WHAT YOU HAVE TO DO: Copying exactly, give the lines in the material below from the one with "common name: coyote" to the one with "A: Sequence-level.", ends included, and nothing besides.

RECORDS:
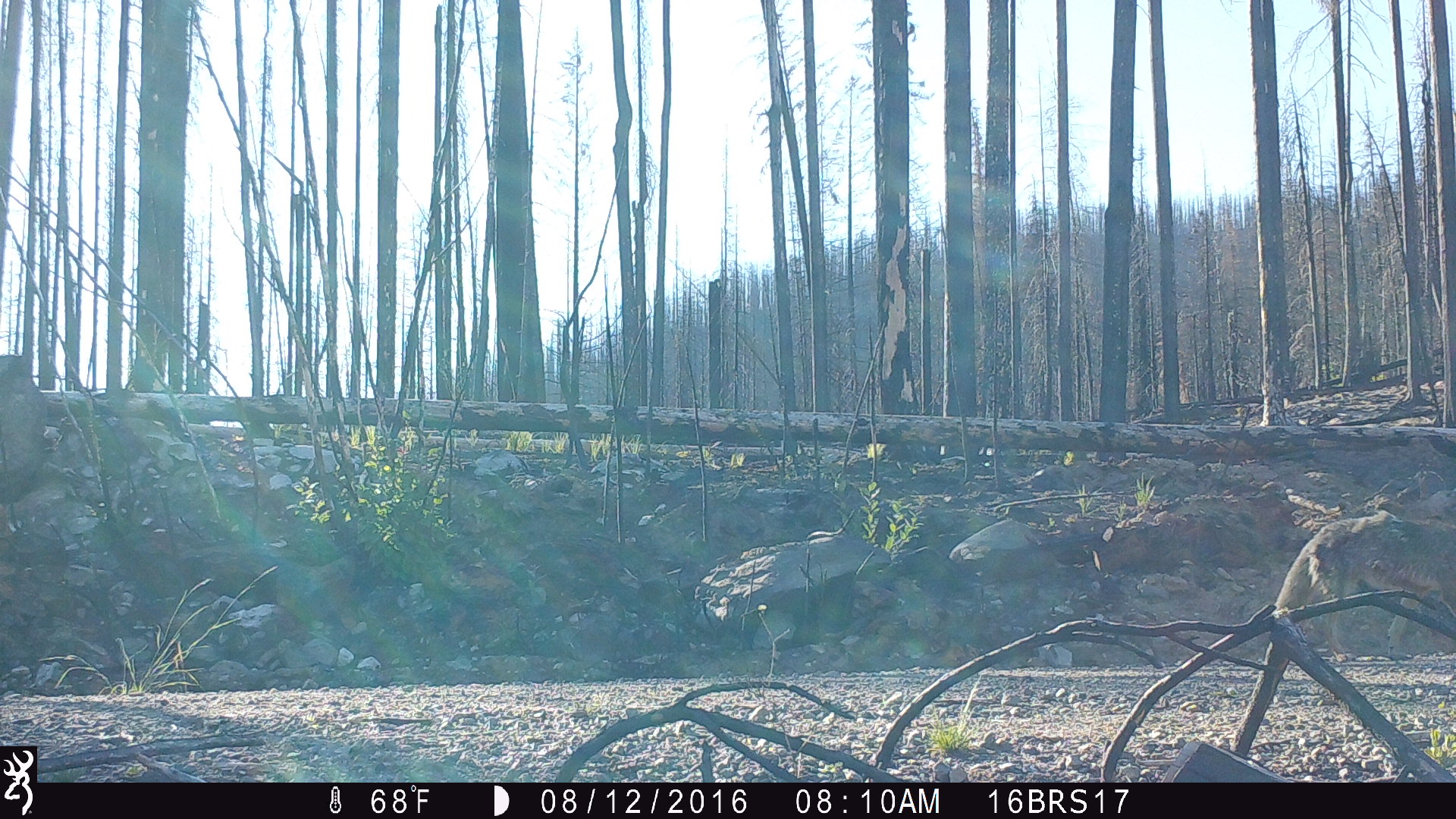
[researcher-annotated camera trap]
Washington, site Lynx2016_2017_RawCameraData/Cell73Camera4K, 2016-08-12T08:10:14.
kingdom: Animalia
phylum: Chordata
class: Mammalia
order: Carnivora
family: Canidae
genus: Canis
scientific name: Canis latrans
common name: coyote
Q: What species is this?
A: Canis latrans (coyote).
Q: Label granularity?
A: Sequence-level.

...

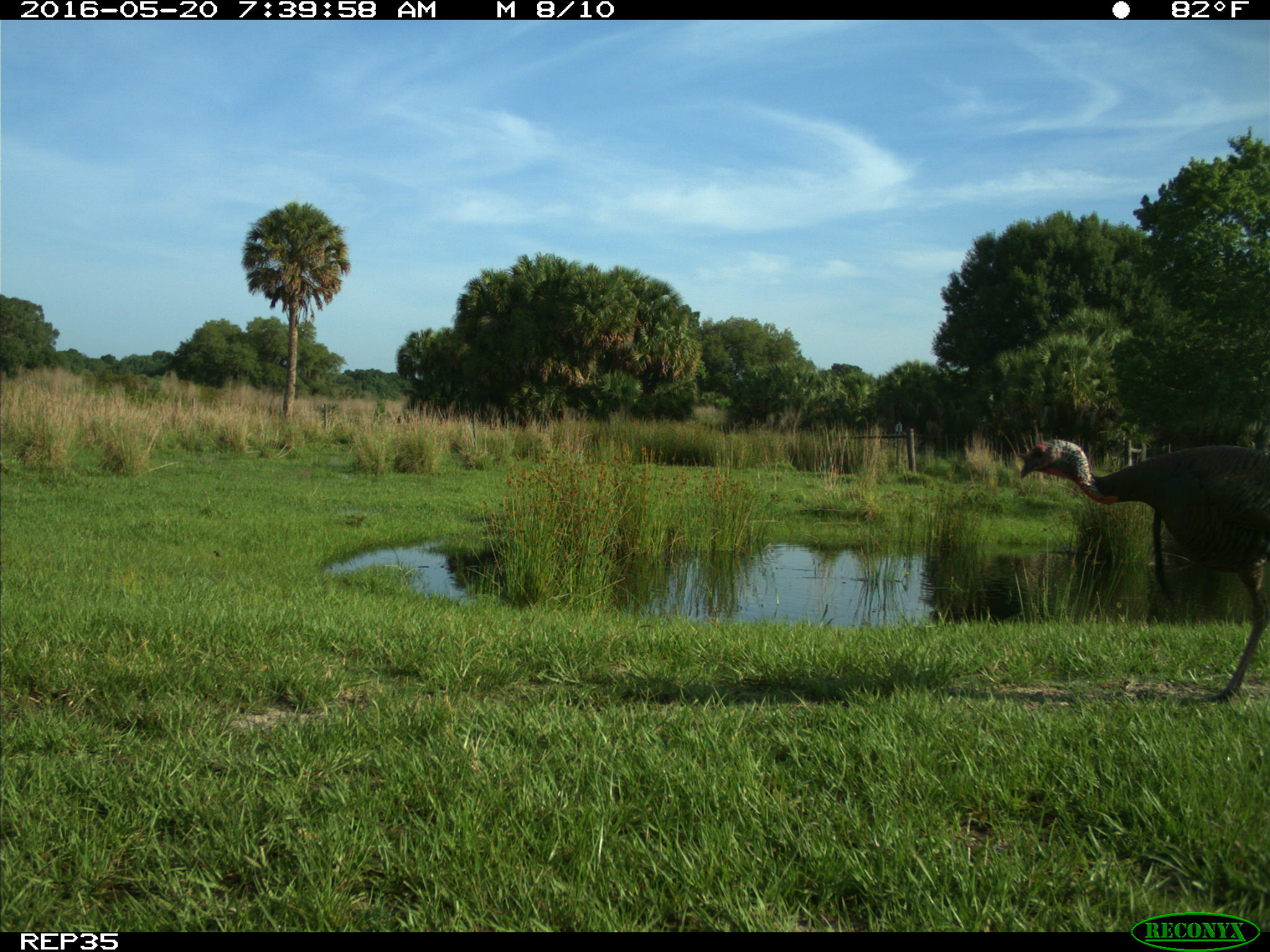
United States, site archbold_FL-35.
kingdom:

EXERCISE RESPONSE:
common name: coyote
Q: What species is this?
A: Canis latrans (coyote).
Q: Label granularity?
A: Sequence-level.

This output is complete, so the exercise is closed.